# possible food allergies?



## Coldbrew (Jun 17, 2015)

I need some opinions of people who've had dogs with food allergies and/or itchy dogs, and/or dogs with gas.

Jasper has always been very itchy. He's free of parasites so we know that's not the issue. He also has very smelly and frequent gas.

Could these possibly be food allergies?

We've been giving him a fish oil pill everyday for 10 days as per the vet's suggestion, but it doesn't seem to be helping.

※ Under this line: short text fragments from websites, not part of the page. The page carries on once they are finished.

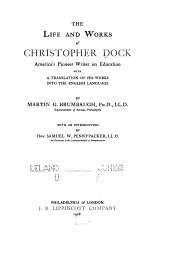 The Life and Works of Christopher Dock: America's Pioneer Writer on Education with a Translation of His Works Into the English Language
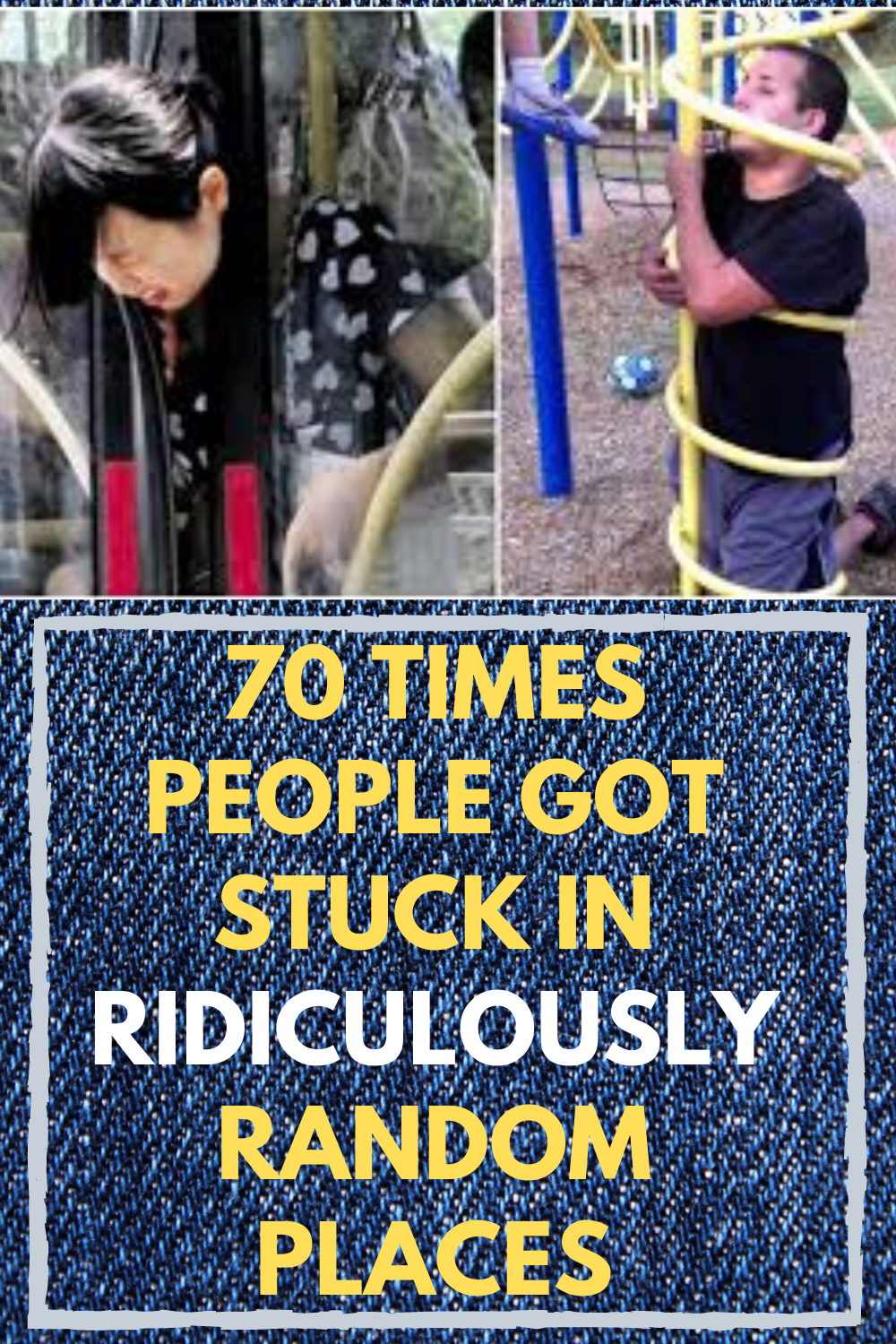70 Times people got stuck in ridiculously random places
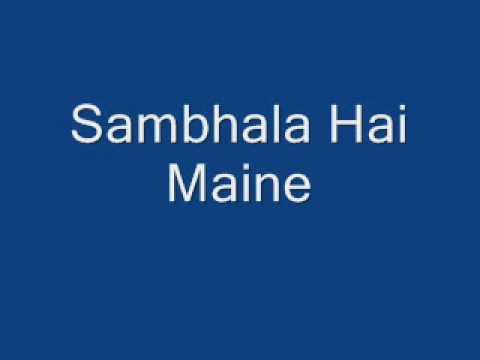 Sambhala Hai Maine
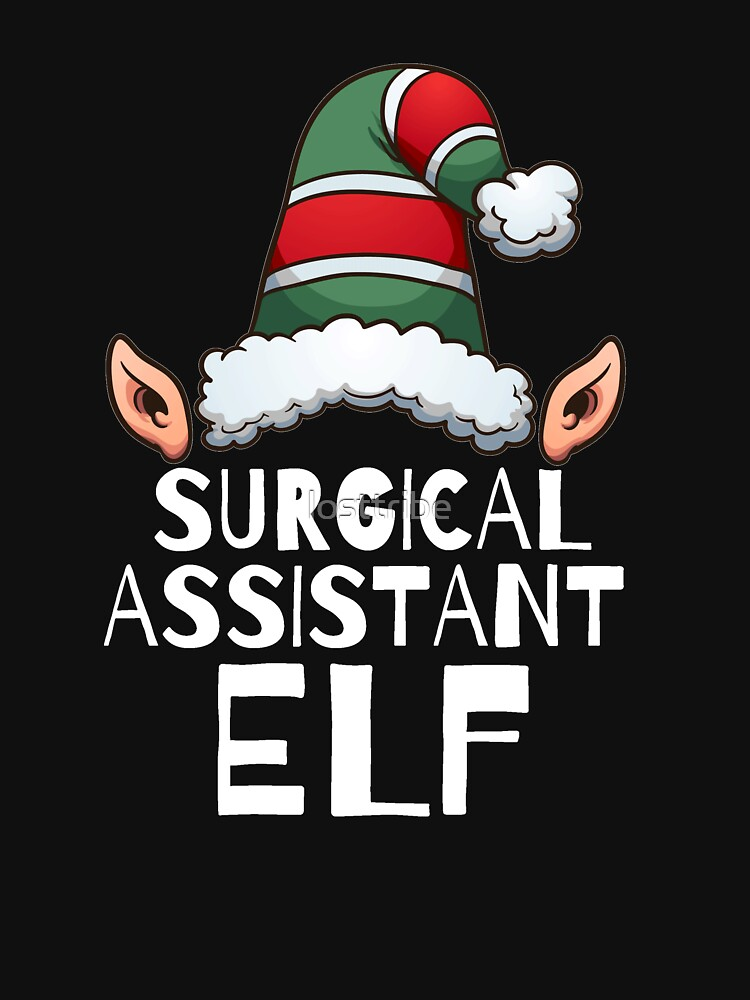 Surgical Assistant Elf Christmas Holidays Xmas Elves by losttribe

He seems to enjoy his food (Fromm Gold Large Breed Puppy) and Piper is having no issues with it so I'm hesitant to switch foods without knowing for sure (or at least knowing it's highly likely) that his issues are food allergy related.


----------



## poodlecrazy#1 (Jul 2, 2013)

Food allergies are usually very uncommon. Usually it's more of an intolerance you see than a full allergy. If you are worried you could do a few things. ask your vet to put your dog on a RX allergy diet for three months, do your own home made elimination diet, or get allergy testing done. Dr. Dodds is the only allergy testing (other than inter dermal) I would recommend and is very simple only requiring saliva. I have also noticed that fish oil supplements (and many others) can cause gassiness.


----------



## Coldbrew (Jun 17, 2015)

thank poodlecrazy!

I had read that food allergies were uncommon but wasn't sure if Jasper's symptoms were "typical" of a food allergy or not. the gassiness started long before the supplements, but I will try cutting back on those and see if i notice any difference. 

I'm considering switching to a grain free to see if that helps any (i doubt it will, but am willing to try). I've also started feeding them raw chicken backs rather than their evening meal every other day and have noticed a decrease in gas (though not itching), so more raw food in their diet is another avenue we're considering.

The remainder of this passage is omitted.